Timber is the latest undertaking by the crew behind Forage restaurant, in the spacious Listel Hotel quarters that used to be O’Doul’s. The saga behind long running O’Doul’s demise, Forage’s ascent, and now the arrival of Timber has a few twists but here’s the short version.
When O’Doul’s was shuttered, the (accountants’) idea was that the hotel’s high traffic Robson Street frontage would be better put to use under retail. Well, things didn’t quite pan out and, after a while, the expansive (and quite beautiful) art gallery closed.
When I heard the space was to revert to a restaurant, I couldn’t help but quietly chuckle…
Forage has been one of the most successful new restaurants in recent years, although nobody would argue that it s on the small side.
The challenge: what to do as a counterpoint.
Timber is a clever move on so many levels. The completely refurbished, high ceilinged room echoes all the airiness and light that was O’Doul’s appeal over the years. But the mood now is stripped down and uncluttered, with an open kitchen and acres of natural wood. It’s all a perfect fit with the modern, casual style of dining.
Timber makes even more use of the Robson frontage than its predecessor, with ample seating along the windows, as well as a standing bar on the Jervis side, which will also sport a patio come spring.
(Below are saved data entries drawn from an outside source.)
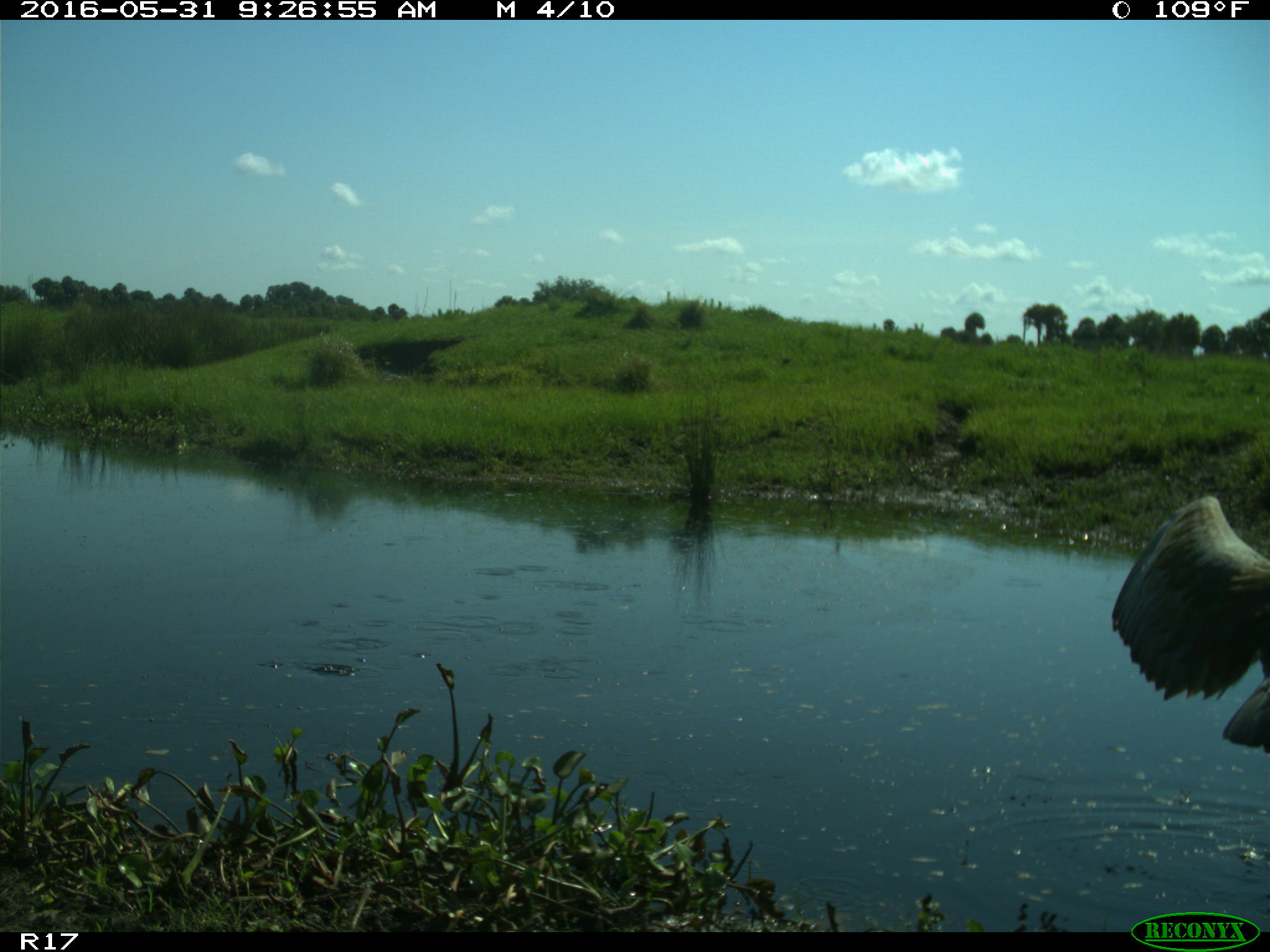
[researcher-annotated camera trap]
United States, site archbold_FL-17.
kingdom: Animalia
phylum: Chordata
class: Aves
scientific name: Aves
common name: birds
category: unidentified bird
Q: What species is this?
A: Unidentified bird (birds) (Aves).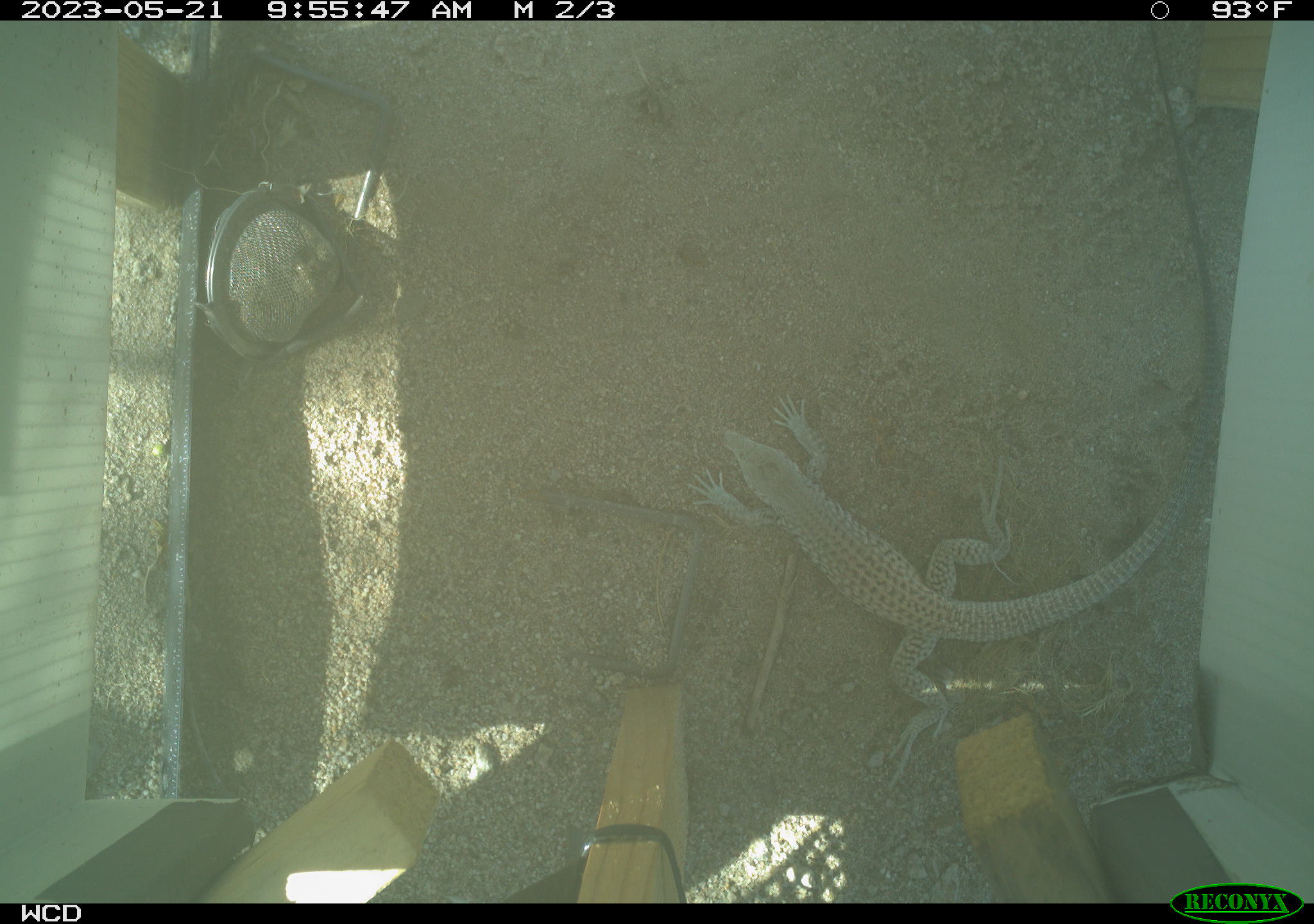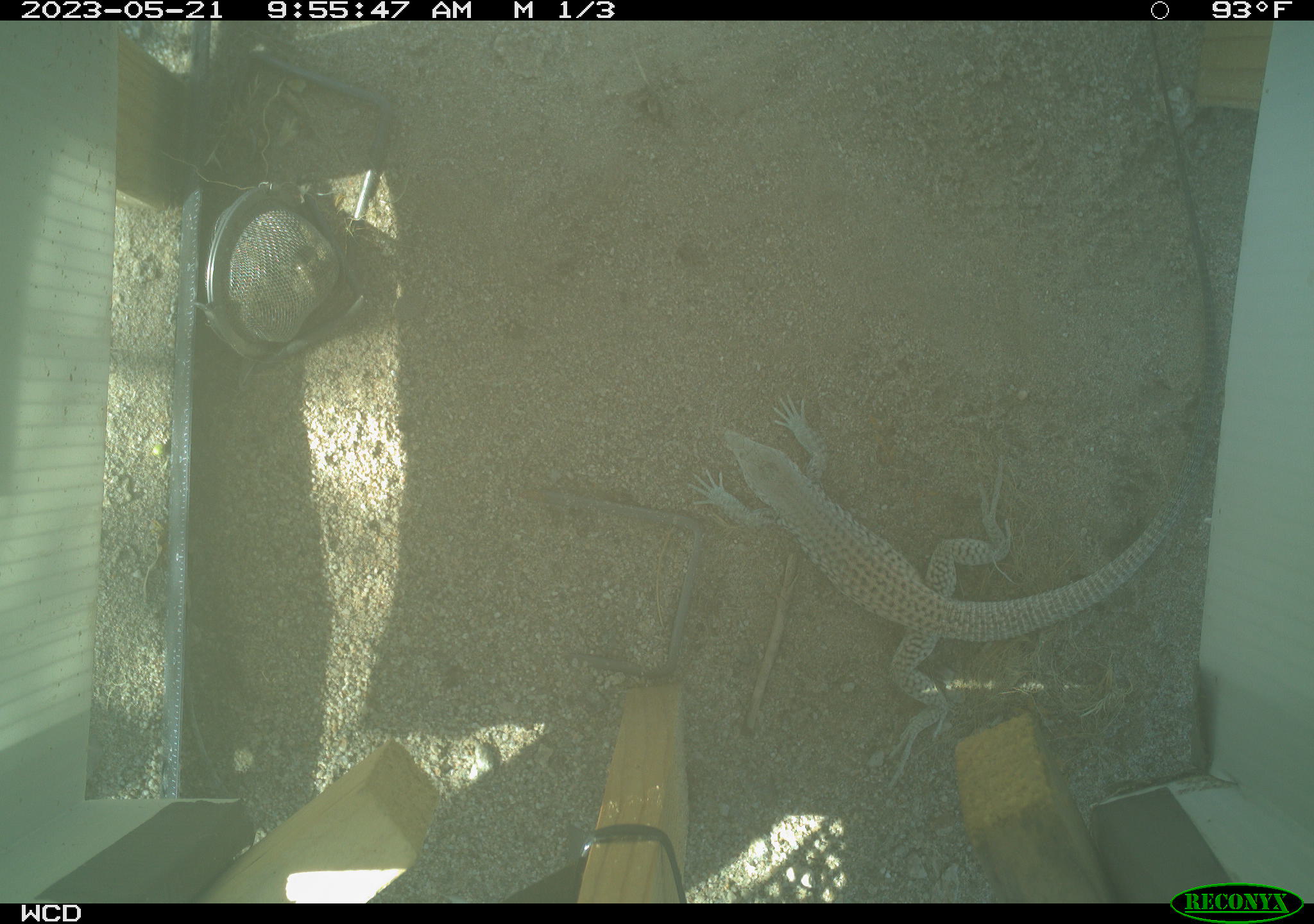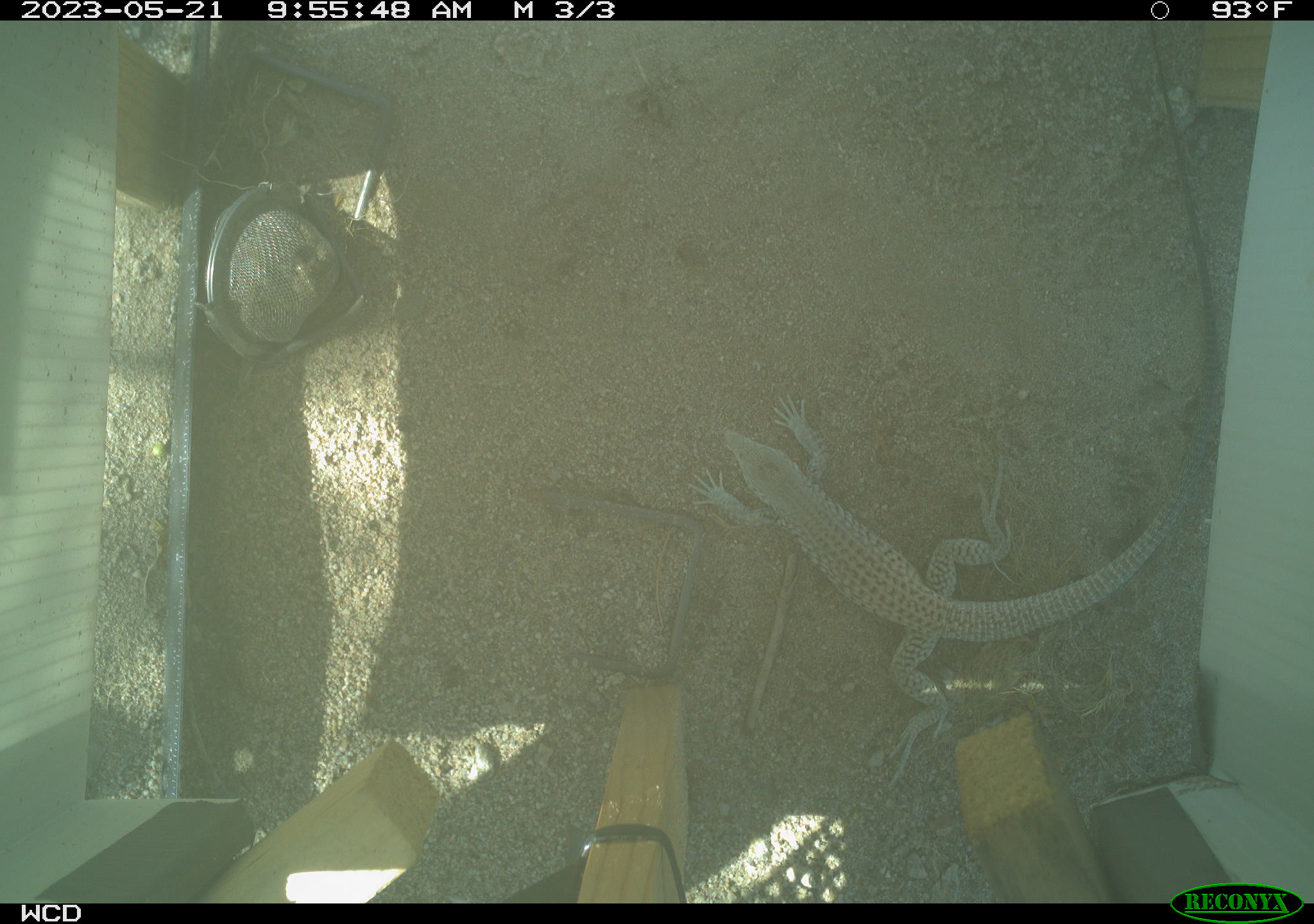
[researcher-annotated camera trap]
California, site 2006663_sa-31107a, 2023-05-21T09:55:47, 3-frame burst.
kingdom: Animalia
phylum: Chordata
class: Reptilia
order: Squamata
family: Teiidae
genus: Aspidoscelis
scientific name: Aspidoscelis tigris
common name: western whiptail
Timber’s decor sports plenty of lumberjack paraphernalia and logging equipment—though not too much. Almost everything is reclaimed, including the seat covers, which are old mail bags from Canada Post.
Oh, and there’s even a beaver, waiting to greet you, as there should be …
Timber: on the menu
Timber executive Chef Chris Whittaker says: “The idea is to focus on Canadian comfort food—and having fun with the classics—but doing things a bit differently. For instance, in the mushroom poutine, we’re saluting the staple mother sauce of all households, which used to be a tin of cream of mushroom soup.”
The “poutine” variation comes with a house made gravy that’s about as far from Campbell’s as you can imagine, slathered over shoestring fries, curds and mushroom chips. It might easily become addictive. And it’s a no brainer to go with a decent pint from a pretty good range of smaller craft taps. ($12)
Other good tastes: a formidable bison burger, with caramelised onion, bacon, pickle and cheddar, that just plain delicious—served with fries or salad ($16); and, yet one more looming addiction, assertively spiced, sticky and wonderful chicken wings with chili maple glaze. ($11) Perfect with Powell Street Divebomb Porter.
There’s more Canadiana, such as the “Shore lunch” with Ocean Wise fish as available, elk tourtière, a Caesar salad with herring dressing, jowl bacon, fried garlic and bannock, and perogies (of course).
For dessert: deep fried Nanaimo bars (with ‘double-double custard’)—and, yes, there are Timber Bits, with house made ‘nutella.’
Timber, 1300 Robson St., Vancouver, BC. Phone nbr and website to come
See you there!
My hunch is, as a much needed addition to the West End, it will be hopping.